▸ **YOUR OBJECTIVE**:
What must be returned is the number of lines in the records holding the word "under", with no other text.

====

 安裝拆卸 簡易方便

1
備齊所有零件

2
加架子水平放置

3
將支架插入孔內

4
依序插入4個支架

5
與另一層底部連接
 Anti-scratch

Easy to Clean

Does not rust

====

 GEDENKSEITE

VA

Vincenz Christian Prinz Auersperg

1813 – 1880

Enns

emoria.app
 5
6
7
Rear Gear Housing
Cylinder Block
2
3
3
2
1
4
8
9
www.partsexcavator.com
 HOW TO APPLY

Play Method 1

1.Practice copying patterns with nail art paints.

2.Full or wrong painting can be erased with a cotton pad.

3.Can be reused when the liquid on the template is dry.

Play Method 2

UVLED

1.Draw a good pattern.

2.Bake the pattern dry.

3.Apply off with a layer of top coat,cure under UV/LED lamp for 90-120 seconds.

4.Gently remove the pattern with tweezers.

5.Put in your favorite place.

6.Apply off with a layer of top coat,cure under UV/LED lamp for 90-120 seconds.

====

▸ **WRITTEN ANSWER**:
2